WHAT IS NEEDED -> A word-for-word copy of every entry below is required; the images do not belong in it.

(Beginning of GIVEN DATA)

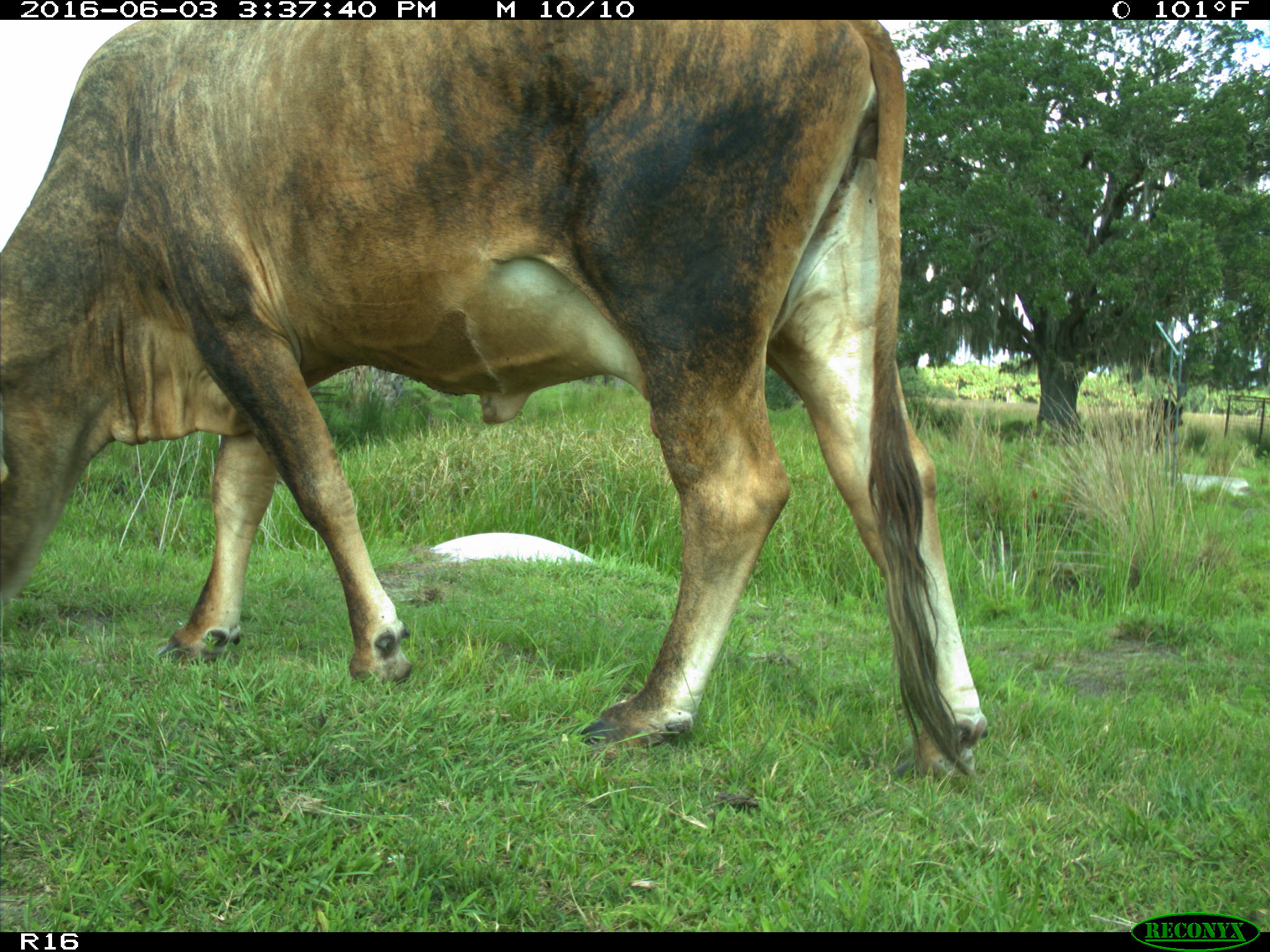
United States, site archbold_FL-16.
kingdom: Animalia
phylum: Chordata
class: Mammalia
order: Artiodactyla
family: Bovidae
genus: Bos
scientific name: Bos taurus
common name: domestic cow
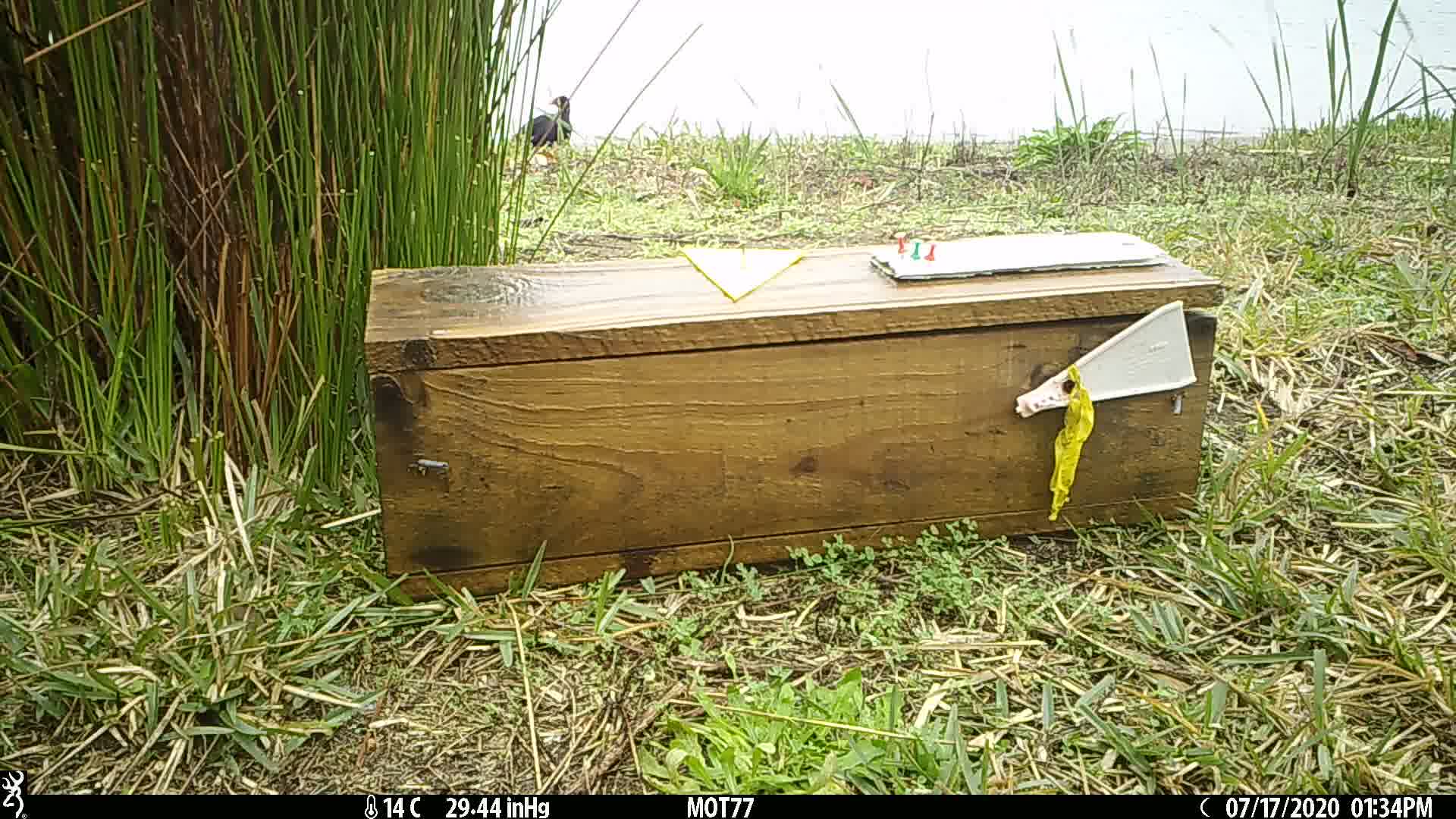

(End of GIVEN DATA)

TASK OUTPUT ->
United States, site archbold_FL-16.
kingdom: Animalia
phylum: Chordata
class: Mammalia
order: Artiodactyla
family: Bovidae
genus: Bos
scientific name: Bos taurus
common name: domestic cow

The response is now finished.